Parents defending education

In 2020-21, as many schools across America were shuttered because of COVID-19, parents were sitting at home working virtually, alongside their children learning virtually, and they began to realize that classroom education was no longer focused on math, science, history, English, and other subjects that would prepare young
students for success. Now, children were being taught that America was systemically racist, that they were either the oppressors or the oppressed, and that it was their responsibility to call out micro-aggressions and systemic racism and to look down on the now-hateful idea of legal equality for all. They were being taught that racism permeates every aspect of society and that no matter your biological sex, you can be a boy, girl, both, or neither. And they were told that any dissent from this orthodoxy would be met with discipline and social ostracization.
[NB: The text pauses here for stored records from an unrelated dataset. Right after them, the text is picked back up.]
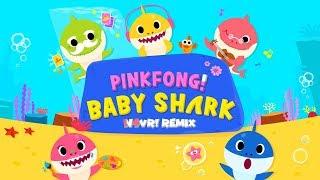 PINKFONG - Baby Shark (N4VR! Remix) [Bounce]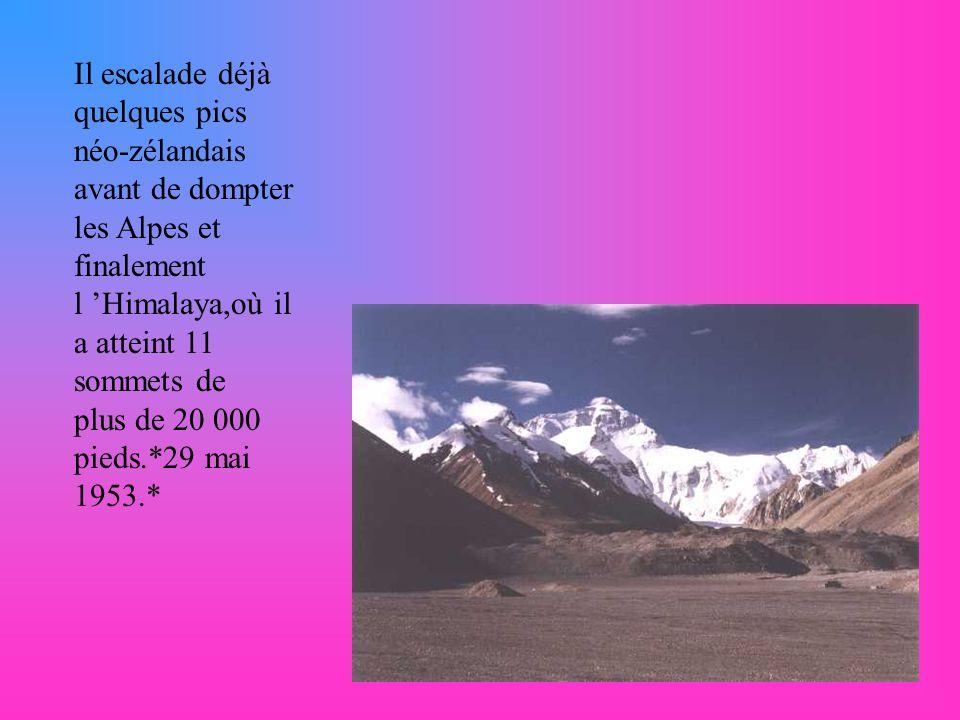 Il escalade déjà quelques pics néo-zélandais avant de dompter les Alpes et finalement l Himalaya,où il a atteint 11 sommets de plus de 20 000 pieds.*29 mai 1953.*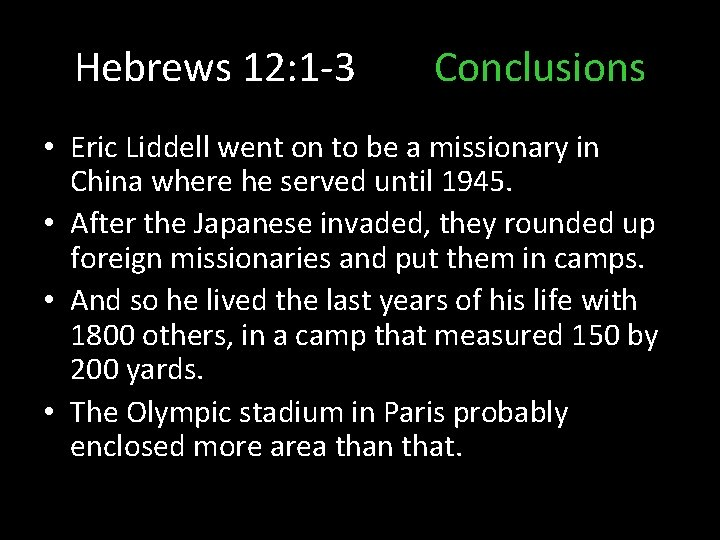 Hebrews 12: 1 -3 Conclusions • Eric Liddell went on to be a missionary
Fearing for their children and aware of the limited time that young students have to learn critical skills in the public school system, parents spontaneously mobilized to protect the integrity of taxpayer-funded public education. They utilized every legal tool at their disposal, from lawsuits and efforts to recall elected officials to simply voicing their opposition to school board members who often seemed committed to ignoring their constituents, to prevent public education from becoming woke indoctrination.

While this movement grew across America, it reached its peak in Virginia, where school systems had not only embraced these divisive concepts but began the process of forcing students as young as five years old to share bathrooms and locker rooms
with members of the opposite sex. Teachers who protested were suspended, and parents who spoke out were mocked, vilified, arrested, and verbally attacked by the very elected officials who represented them.